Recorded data

========================================

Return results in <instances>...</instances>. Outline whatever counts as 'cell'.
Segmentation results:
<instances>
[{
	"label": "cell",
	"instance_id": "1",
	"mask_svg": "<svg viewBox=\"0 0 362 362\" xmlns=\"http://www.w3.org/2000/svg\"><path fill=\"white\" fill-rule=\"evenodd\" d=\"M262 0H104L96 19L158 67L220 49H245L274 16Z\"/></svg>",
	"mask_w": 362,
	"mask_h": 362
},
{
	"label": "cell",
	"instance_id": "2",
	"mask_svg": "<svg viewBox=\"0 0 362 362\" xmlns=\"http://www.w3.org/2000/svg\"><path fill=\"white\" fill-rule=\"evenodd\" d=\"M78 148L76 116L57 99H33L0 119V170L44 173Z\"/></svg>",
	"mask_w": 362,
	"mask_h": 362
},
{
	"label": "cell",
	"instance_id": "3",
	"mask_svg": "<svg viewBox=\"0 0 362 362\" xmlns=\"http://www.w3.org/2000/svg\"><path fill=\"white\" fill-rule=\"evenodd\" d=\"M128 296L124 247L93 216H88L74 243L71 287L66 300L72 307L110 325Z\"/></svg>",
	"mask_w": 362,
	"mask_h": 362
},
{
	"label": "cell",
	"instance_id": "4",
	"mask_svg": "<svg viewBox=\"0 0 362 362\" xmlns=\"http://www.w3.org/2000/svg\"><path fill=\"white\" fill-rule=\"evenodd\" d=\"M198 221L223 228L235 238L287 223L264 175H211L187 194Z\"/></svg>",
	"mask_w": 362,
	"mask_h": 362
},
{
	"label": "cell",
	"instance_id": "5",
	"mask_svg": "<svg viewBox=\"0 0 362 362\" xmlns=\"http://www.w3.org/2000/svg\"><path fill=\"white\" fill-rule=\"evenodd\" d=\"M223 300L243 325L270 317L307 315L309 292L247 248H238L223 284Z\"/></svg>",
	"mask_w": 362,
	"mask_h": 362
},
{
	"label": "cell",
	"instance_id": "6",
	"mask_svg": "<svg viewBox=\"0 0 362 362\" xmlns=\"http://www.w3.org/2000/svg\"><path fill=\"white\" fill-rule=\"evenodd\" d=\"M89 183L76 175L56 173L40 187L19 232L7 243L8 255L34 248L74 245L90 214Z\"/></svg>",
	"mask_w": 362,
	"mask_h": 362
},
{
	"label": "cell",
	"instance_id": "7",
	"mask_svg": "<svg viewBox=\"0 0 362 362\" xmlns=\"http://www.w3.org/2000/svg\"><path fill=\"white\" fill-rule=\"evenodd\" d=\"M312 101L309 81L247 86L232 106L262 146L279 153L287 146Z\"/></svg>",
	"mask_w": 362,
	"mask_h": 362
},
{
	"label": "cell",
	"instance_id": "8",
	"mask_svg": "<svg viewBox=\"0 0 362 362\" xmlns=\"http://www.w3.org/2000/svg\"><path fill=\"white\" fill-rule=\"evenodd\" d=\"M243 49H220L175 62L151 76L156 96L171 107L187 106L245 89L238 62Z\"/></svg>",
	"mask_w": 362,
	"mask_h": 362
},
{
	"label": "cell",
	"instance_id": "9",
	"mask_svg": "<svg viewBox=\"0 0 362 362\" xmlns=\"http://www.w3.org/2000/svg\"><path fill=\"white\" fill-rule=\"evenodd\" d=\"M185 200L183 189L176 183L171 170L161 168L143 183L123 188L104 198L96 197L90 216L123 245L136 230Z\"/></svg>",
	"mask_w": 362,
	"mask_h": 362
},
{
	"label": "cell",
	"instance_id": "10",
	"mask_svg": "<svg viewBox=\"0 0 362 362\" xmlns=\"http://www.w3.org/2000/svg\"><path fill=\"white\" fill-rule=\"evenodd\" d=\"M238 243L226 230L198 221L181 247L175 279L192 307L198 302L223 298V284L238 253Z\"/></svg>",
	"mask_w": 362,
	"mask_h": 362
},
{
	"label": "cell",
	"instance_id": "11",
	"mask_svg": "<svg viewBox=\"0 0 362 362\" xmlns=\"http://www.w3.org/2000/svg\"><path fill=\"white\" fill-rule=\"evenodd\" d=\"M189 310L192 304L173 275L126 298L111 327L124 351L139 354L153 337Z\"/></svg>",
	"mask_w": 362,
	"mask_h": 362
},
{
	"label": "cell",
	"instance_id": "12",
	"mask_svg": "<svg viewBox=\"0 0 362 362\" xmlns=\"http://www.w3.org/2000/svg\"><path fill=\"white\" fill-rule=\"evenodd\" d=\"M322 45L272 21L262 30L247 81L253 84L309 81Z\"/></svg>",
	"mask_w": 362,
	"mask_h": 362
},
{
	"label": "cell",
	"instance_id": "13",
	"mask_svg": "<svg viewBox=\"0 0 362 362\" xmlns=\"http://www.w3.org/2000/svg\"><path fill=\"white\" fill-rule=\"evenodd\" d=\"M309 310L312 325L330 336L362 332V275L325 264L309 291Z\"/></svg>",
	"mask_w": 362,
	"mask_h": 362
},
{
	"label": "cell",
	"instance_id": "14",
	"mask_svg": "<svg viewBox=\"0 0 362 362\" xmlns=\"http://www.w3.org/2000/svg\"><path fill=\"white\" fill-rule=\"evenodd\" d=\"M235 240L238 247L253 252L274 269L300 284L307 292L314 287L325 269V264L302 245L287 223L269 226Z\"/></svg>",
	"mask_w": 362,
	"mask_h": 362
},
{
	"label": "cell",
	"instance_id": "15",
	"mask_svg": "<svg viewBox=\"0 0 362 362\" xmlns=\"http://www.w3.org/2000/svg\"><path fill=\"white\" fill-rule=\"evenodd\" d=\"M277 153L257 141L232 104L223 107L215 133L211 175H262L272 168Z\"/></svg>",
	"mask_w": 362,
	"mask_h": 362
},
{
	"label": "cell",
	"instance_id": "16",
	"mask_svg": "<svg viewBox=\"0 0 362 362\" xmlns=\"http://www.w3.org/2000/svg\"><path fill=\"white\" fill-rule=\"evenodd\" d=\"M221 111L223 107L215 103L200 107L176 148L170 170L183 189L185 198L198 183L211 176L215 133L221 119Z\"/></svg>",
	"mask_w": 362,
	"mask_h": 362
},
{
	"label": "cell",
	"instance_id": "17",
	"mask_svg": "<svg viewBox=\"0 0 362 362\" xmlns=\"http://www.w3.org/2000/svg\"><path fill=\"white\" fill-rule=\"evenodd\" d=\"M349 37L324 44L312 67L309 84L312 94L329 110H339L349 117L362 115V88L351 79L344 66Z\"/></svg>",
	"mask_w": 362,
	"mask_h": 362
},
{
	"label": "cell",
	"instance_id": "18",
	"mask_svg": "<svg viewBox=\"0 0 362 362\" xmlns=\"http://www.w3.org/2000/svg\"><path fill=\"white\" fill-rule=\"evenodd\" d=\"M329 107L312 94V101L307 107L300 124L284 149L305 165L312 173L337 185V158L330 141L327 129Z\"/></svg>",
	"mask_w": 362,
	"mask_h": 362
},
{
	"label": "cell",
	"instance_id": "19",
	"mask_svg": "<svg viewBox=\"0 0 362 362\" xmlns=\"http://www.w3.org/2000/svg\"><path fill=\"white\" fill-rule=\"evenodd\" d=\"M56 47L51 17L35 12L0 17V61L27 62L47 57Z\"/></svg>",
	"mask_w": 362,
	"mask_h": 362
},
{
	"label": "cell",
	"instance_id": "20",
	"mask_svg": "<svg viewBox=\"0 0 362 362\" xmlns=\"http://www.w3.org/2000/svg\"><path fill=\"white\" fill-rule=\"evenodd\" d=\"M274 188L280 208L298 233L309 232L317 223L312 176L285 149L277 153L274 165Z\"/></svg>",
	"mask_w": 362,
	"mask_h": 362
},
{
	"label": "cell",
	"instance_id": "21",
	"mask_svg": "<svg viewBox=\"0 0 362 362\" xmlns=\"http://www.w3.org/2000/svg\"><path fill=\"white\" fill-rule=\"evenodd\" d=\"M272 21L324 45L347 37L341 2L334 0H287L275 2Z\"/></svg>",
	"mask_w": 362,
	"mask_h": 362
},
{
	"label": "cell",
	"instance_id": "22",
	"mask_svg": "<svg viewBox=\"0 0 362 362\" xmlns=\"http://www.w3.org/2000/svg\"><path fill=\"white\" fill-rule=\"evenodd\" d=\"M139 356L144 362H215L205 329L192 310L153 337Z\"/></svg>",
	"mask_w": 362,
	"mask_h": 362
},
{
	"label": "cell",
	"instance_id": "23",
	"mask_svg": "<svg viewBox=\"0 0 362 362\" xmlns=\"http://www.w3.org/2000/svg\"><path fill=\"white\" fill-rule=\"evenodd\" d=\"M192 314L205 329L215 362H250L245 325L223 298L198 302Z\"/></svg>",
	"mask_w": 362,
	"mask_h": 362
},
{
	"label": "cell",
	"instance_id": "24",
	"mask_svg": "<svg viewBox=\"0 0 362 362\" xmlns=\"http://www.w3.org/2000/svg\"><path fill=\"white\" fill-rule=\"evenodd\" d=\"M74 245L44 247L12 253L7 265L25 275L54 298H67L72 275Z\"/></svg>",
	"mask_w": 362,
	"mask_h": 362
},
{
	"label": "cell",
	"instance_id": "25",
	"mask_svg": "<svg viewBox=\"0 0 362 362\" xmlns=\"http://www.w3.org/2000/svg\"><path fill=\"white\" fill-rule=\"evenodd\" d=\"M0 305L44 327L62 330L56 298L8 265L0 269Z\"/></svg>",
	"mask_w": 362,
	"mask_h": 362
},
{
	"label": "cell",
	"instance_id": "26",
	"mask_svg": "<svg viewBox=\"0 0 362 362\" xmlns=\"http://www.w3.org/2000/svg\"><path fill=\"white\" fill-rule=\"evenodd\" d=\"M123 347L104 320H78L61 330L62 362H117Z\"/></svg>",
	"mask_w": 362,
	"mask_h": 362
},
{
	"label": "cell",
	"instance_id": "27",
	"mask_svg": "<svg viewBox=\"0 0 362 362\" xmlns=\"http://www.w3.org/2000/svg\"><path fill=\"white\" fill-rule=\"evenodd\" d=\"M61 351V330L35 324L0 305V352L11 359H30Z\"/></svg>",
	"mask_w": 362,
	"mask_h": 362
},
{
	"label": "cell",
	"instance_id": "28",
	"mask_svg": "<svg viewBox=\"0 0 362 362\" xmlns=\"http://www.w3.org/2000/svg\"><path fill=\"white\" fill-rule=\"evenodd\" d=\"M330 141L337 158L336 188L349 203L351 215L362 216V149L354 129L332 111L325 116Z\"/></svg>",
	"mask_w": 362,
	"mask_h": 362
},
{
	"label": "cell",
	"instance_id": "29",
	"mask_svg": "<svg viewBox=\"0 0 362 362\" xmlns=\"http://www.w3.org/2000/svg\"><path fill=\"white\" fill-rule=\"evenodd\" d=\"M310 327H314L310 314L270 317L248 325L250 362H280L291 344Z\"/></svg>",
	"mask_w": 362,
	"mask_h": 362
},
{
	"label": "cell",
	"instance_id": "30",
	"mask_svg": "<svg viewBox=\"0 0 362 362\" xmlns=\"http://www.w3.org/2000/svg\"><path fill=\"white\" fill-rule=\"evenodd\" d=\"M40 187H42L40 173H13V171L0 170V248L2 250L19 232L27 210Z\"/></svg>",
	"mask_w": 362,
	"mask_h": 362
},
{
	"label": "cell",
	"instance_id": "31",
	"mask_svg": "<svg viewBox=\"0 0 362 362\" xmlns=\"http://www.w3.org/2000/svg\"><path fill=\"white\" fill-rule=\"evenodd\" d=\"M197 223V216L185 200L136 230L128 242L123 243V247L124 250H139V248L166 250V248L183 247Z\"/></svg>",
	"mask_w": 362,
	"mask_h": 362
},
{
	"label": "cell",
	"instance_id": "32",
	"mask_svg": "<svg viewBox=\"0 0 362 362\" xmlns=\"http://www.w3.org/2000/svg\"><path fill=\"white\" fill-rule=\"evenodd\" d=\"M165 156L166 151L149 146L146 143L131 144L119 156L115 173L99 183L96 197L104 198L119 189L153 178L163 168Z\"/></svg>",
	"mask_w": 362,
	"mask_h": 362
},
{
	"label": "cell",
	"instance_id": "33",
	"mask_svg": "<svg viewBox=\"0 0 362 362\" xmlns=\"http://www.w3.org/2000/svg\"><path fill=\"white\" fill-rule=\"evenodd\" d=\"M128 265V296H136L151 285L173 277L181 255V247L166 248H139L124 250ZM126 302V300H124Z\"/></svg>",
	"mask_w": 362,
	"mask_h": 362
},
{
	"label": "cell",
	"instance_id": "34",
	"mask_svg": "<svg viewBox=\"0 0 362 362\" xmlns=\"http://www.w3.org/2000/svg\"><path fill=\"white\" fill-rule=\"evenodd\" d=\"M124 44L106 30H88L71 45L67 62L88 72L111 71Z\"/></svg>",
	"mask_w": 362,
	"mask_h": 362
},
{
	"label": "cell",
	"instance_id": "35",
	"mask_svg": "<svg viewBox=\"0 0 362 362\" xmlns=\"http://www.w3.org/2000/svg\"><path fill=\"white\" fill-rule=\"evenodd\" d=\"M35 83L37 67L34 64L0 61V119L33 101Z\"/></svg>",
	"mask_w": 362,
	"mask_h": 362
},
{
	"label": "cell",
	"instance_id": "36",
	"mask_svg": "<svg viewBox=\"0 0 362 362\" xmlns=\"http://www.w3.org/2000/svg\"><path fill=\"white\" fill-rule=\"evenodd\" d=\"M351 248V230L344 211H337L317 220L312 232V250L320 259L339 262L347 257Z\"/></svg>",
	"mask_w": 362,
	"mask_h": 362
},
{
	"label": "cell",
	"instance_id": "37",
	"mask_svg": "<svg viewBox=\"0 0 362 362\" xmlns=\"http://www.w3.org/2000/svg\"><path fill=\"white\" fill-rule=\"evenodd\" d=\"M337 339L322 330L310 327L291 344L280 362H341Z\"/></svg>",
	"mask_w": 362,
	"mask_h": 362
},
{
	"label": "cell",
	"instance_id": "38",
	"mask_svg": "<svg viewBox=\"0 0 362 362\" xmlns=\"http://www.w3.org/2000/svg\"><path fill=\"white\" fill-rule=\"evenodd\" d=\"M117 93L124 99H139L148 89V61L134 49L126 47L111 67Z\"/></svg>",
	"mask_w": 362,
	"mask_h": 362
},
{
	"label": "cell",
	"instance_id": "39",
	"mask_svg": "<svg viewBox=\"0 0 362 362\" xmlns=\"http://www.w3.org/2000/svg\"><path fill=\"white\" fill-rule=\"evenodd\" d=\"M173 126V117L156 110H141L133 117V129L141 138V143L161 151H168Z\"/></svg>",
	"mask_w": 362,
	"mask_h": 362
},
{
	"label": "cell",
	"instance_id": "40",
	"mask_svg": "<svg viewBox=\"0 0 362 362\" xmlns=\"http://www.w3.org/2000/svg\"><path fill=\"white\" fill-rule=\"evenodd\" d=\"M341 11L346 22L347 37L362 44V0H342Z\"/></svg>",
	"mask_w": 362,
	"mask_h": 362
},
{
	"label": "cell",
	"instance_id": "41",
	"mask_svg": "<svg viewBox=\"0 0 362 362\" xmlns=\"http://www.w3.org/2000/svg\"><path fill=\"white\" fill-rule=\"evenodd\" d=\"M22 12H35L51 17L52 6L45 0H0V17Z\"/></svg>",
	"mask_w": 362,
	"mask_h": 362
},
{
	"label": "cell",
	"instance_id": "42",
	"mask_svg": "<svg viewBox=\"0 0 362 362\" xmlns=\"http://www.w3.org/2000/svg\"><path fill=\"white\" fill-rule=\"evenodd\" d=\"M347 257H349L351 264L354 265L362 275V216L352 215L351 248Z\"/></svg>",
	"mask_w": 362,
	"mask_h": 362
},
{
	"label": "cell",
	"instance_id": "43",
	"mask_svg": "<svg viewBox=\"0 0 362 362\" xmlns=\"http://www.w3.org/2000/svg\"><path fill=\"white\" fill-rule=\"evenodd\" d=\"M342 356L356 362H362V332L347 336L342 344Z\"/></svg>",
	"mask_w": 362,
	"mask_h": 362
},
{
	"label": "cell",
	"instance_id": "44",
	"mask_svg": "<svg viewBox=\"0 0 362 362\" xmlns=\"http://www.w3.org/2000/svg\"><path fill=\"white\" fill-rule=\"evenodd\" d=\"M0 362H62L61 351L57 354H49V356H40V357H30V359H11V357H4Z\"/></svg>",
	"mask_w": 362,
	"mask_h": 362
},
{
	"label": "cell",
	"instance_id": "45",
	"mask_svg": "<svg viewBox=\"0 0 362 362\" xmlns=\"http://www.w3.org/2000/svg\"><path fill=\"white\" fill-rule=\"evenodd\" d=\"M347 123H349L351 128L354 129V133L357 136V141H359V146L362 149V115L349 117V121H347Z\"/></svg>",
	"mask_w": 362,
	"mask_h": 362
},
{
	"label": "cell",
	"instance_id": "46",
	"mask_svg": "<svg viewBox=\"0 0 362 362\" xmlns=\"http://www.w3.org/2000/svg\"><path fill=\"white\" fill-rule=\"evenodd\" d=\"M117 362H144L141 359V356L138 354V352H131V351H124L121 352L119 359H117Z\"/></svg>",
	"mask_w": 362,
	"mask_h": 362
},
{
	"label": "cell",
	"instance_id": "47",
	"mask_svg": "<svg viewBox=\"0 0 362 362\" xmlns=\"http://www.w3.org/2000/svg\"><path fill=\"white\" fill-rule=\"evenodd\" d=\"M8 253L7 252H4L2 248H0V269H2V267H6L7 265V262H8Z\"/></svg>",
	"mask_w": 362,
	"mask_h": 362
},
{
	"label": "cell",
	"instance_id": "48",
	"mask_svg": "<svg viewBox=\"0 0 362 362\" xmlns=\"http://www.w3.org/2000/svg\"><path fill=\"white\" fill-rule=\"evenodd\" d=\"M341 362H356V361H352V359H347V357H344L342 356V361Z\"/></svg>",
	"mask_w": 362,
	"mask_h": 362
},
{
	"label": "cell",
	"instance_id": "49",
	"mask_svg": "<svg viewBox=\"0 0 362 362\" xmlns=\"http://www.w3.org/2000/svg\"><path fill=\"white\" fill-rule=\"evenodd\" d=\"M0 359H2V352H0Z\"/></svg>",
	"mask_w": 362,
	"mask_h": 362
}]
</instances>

========================================

Goal of the exercise: Find every line in the listing above that contains the string "instances", and copy each of those lines.

Solution to this task:
Return results in <instances>...</instances>. Outline whatever counts as 'cell'.
<instances>
</instances>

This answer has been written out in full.